The entries that follow need to be printed exactly as they are, minus any pictures.

==== Data extract ====

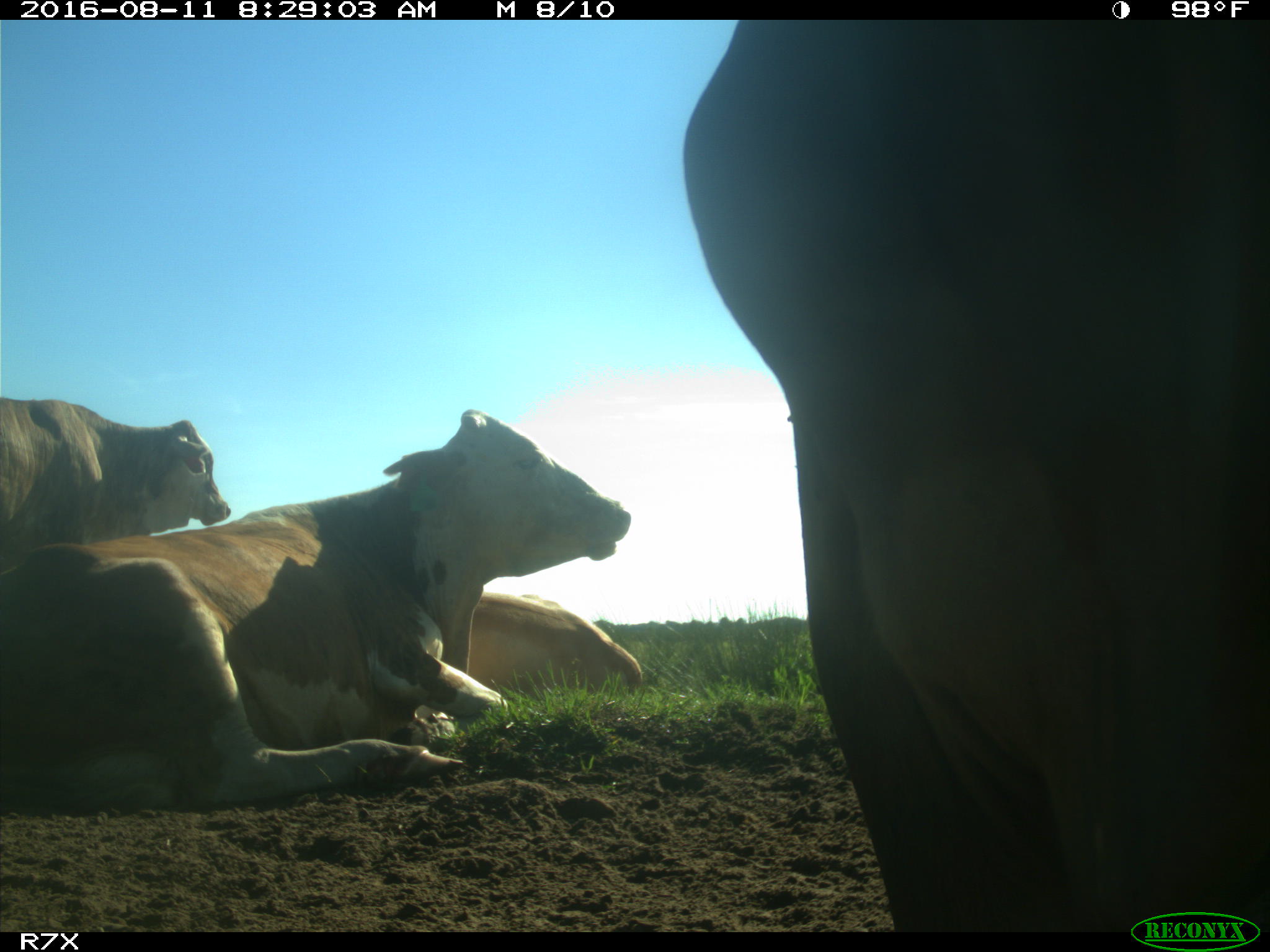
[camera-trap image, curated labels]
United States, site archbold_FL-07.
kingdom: Animalia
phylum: Chordata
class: Mammalia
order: Artiodactyla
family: Bovidae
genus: Bos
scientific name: Bos taurus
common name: domestic cow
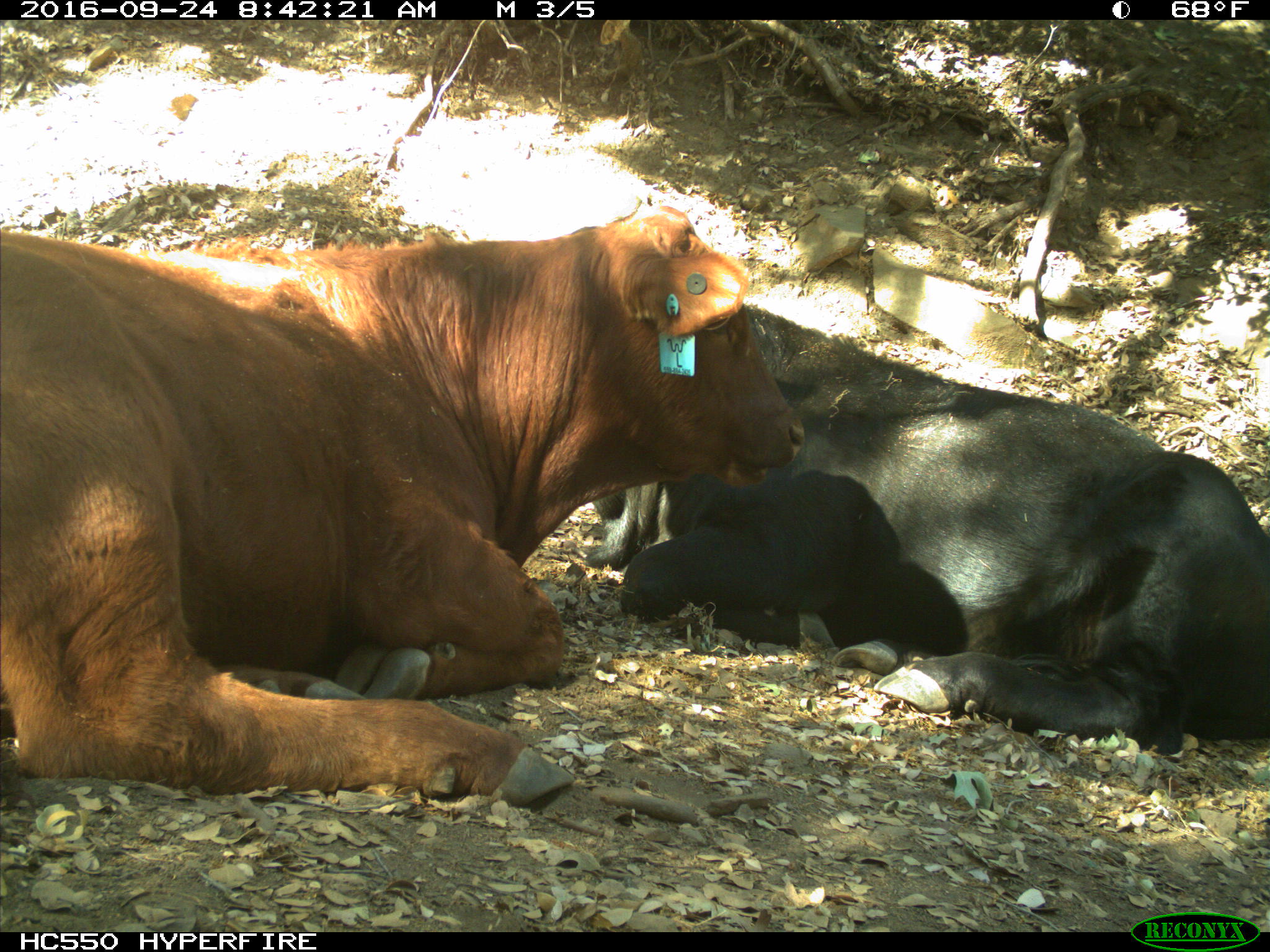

====

=== Result of the task ===
[camera-trap image, curated labels]
United States, site archbold_FL-07.
kingdom: Animalia
phylum: Chordata
class: Mammalia
order: Artiodactyla
family: Bovidae
genus: Bos
scientific name: Bos taurus
common name: domestic cow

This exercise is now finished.